_WHAT TO WORK ON_: Below are entries. Copy exactly the lines running from the line that holds "The researchers introduced" to the line that holds "Answer (YES/NO): YES", with both ends included.

======== EXTRACTED RECORDS

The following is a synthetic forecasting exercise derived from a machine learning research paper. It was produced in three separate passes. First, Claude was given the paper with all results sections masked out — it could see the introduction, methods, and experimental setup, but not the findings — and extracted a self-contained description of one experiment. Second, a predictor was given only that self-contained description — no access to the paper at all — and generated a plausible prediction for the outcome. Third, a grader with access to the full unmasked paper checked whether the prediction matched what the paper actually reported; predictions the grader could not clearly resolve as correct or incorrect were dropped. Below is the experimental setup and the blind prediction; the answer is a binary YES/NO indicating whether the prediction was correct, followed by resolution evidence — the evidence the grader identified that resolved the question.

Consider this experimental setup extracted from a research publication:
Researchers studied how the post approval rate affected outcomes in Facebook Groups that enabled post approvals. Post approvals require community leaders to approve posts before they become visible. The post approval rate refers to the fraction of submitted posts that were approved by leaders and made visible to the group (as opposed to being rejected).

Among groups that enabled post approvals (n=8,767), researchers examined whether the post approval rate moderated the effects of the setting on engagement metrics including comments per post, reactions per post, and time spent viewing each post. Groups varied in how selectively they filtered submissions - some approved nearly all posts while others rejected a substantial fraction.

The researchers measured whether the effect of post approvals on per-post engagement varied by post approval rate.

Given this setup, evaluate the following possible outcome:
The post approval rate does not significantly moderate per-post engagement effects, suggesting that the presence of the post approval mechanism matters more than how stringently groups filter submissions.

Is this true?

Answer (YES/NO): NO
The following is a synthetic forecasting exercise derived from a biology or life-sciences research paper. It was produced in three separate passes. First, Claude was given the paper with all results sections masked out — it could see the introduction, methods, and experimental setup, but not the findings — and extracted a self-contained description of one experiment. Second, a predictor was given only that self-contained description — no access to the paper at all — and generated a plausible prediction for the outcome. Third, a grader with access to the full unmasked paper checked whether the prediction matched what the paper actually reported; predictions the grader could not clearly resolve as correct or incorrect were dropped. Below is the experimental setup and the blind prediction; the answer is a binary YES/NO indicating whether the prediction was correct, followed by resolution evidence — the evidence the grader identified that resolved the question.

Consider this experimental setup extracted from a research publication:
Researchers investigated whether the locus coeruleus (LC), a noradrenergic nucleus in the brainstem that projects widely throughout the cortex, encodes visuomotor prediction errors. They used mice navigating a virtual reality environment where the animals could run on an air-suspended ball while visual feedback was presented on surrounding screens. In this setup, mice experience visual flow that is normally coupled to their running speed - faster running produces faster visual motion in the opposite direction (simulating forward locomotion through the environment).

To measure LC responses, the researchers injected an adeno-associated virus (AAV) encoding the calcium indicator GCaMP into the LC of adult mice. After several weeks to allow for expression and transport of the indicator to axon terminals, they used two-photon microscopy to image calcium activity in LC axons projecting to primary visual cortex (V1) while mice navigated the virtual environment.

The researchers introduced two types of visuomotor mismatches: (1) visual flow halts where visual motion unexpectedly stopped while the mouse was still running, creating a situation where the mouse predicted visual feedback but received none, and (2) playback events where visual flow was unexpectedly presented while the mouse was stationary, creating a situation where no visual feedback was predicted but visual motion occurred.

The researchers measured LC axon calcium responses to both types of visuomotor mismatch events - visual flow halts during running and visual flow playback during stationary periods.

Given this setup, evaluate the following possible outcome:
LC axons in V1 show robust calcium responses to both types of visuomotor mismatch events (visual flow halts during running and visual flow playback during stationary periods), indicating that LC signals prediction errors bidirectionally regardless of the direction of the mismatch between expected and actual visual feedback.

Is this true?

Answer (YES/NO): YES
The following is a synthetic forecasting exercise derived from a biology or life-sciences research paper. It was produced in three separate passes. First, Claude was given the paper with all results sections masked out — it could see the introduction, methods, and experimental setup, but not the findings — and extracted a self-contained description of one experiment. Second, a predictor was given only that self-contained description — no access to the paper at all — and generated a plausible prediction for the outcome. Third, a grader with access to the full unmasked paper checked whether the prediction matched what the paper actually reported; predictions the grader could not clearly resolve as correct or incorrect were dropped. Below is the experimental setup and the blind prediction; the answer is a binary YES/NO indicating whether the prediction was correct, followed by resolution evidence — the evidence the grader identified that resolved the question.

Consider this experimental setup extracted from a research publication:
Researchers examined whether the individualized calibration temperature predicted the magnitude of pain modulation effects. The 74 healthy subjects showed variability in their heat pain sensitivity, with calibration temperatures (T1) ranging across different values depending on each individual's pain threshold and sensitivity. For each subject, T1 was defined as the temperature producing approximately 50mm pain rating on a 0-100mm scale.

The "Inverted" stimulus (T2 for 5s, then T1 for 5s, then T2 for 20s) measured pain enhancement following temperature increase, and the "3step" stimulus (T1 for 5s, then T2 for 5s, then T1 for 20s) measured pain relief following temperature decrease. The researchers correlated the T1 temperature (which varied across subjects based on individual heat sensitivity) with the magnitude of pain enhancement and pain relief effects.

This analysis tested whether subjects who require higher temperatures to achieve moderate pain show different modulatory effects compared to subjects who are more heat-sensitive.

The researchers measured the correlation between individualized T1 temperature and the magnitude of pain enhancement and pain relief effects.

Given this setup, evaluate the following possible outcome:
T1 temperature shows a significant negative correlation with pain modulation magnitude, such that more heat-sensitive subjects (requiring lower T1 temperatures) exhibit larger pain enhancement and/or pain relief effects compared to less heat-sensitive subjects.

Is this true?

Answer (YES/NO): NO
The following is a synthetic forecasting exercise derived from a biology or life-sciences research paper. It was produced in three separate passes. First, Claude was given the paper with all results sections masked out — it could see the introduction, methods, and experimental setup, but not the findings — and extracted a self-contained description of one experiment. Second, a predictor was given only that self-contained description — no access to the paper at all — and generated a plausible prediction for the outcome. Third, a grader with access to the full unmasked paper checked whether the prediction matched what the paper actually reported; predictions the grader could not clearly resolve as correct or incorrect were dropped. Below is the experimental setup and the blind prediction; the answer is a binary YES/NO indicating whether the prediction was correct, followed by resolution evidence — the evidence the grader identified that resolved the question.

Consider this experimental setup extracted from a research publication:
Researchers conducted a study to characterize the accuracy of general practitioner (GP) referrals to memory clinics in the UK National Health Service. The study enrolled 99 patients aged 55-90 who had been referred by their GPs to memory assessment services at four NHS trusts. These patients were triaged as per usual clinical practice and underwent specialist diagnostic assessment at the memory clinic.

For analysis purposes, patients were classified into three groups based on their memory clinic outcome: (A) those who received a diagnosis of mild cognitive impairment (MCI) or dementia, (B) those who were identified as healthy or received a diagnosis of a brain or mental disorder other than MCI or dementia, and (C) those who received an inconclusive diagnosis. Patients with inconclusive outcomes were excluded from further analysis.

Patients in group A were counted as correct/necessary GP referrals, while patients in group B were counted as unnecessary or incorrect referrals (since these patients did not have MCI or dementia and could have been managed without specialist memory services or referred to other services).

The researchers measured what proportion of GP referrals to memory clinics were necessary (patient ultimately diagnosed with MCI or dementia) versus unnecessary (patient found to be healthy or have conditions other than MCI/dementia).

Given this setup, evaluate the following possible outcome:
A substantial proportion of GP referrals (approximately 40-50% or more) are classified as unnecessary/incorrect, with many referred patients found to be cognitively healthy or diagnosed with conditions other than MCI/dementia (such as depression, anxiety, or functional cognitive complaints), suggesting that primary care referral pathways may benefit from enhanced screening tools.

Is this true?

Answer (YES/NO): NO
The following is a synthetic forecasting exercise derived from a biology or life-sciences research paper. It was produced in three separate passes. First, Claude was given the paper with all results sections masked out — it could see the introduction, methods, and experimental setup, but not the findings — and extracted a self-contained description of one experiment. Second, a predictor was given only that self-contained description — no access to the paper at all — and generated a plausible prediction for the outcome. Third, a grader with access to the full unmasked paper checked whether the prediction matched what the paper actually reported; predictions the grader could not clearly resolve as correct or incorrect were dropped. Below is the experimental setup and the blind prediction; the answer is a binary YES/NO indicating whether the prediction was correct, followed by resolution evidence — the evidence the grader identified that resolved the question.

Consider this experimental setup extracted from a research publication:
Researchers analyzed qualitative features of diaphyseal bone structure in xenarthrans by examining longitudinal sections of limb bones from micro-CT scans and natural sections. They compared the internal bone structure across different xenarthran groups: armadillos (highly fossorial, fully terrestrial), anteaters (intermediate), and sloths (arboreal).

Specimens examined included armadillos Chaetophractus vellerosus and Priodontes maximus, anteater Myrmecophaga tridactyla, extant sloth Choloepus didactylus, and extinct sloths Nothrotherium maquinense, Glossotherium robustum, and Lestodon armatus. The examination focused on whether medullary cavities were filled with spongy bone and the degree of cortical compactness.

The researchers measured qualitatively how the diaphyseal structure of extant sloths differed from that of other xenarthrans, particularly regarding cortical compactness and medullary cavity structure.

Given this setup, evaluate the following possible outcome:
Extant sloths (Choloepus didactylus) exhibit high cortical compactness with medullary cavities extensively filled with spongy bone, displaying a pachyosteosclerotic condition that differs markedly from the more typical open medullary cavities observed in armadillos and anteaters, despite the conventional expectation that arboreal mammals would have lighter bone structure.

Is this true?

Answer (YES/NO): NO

================

_EXPECTED OUTPUT_:
The researchers introduced two types of visuomotor mismatches: (1) visual flow halts where visual motion unexpectedly stopped while the mouse was still running, creating a situation where the mouse predicted visual feedback but received none, and (2) playback events where visual flow was unexpectedly presented while the mouse was stationary, creating a situation where no visual feedback was predicted but visual motion occurred.

The researchers measured LC axon calcium responses to both types of visuomotor mismatch events - visual flow halts during running and visual flow playback during stationary periods.

Given this setup, evaluate the following possible outcome:
LC axons in V1 show robust calcium responses to both types of visuomotor mismatch events (visual flow halts during running and visual flow playback during stationary periods), indicating that LC signals prediction errors bidirectionally regardless of the direction of the mismatch between expected and actual visual feedback.

Is this true?

Answer (YES/NO): YES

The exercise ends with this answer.